───── Supplied records ─────
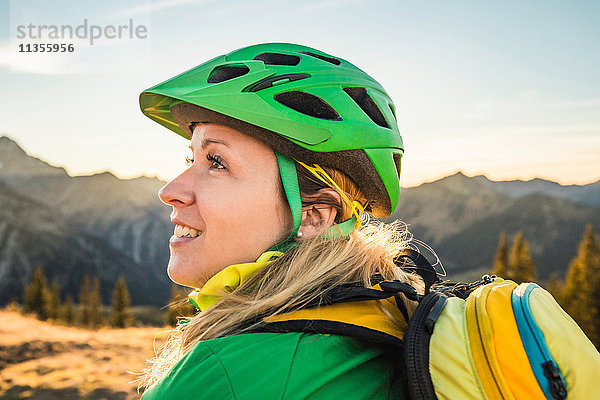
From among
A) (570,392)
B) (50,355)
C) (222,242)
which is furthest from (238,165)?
(50,355)

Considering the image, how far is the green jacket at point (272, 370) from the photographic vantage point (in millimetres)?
1825

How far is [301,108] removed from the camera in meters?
2.91

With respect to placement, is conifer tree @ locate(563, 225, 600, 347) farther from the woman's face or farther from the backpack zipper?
the backpack zipper

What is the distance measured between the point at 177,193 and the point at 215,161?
0.27m

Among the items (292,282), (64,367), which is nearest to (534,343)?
(292,282)

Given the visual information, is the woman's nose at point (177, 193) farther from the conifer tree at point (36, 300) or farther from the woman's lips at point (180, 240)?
the conifer tree at point (36, 300)

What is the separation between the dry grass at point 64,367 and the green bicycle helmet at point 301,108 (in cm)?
516

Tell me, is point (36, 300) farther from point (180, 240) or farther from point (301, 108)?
point (301, 108)

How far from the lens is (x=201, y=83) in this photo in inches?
115

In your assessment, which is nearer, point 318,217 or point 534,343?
point 534,343

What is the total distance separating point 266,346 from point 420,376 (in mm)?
572

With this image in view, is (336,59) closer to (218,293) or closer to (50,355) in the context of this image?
(218,293)

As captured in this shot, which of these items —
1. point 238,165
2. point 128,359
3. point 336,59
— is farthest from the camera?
point 128,359

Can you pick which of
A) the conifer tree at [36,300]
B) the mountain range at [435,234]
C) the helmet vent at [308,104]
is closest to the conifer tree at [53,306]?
the conifer tree at [36,300]
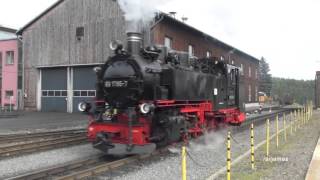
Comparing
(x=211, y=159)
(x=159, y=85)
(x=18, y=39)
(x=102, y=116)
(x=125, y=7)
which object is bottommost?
(x=211, y=159)

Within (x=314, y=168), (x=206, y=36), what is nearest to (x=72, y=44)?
(x=206, y=36)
─────
-- Exercise details --
Return all of the items above verbatim, line for line, omitting the pictures.

-- Answer for the task --
From among
A) (570,392)
B) (50,355)
C) (222,242)
which is furthest from (238,165)?
(50,355)

Considering the image, how far is the green jacket at point (272, 370) from the photographic vantage point (in millimetres)?
1825

How far is [301,108] removed from the camera in meters?
2.91

With respect to placement, is conifer tree @ locate(563, 225, 600, 347) farther from the woman's face or farther from the backpack zipper?
the backpack zipper

What is the distance measured between the point at 177,193 and the point at 215,161?
0.27m

Among the items (292,282), (64,367), which is nearest to (534,343)?
(292,282)

Given the visual information, is the woman's nose at point (177, 193) farther from the conifer tree at point (36, 300) or farther from the woman's lips at point (180, 240)?
the conifer tree at point (36, 300)

What is the separation between the dry grass at point 64,367 and the green bicycle helmet at point 301,108 (in cm)?
516

Tell me, is point (36, 300) farther from point (180, 240) or farther from point (301, 108)?
point (301, 108)

How far from the lens is (x=201, y=83) in this photo in inches?
115

In your assessment, which is nearer, point 318,217 or point 534,343?
point 534,343

What is the total distance separating point 266,346 from point 420,376 (in mm)?
572

With this image in view, is (336,59) closer to (218,293) or closer to (50,355) in the context of this image?
(218,293)

As captured in this shot, which of these items —
1. point 238,165
2. point 128,359
3. point 336,59
— is farthest from the camera?
point 128,359

Can you pick which of
A) the conifer tree at [36,300]
B) the mountain range at [435,234]
C) the helmet vent at [308,104]
is closest to the conifer tree at [53,306]?
the conifer tree at [36,300]
Comparing
(x=211, y=159)
(x=159, y=85)
(x=18, y=39)
(x=102, y=116)
(x=125, y=7)
which object is bottommost?
(x=211, y=159)

Within (x=314, y=168), (x=206, y=36), what is nearest to (x=72, y=44)?
(x=206, y=36)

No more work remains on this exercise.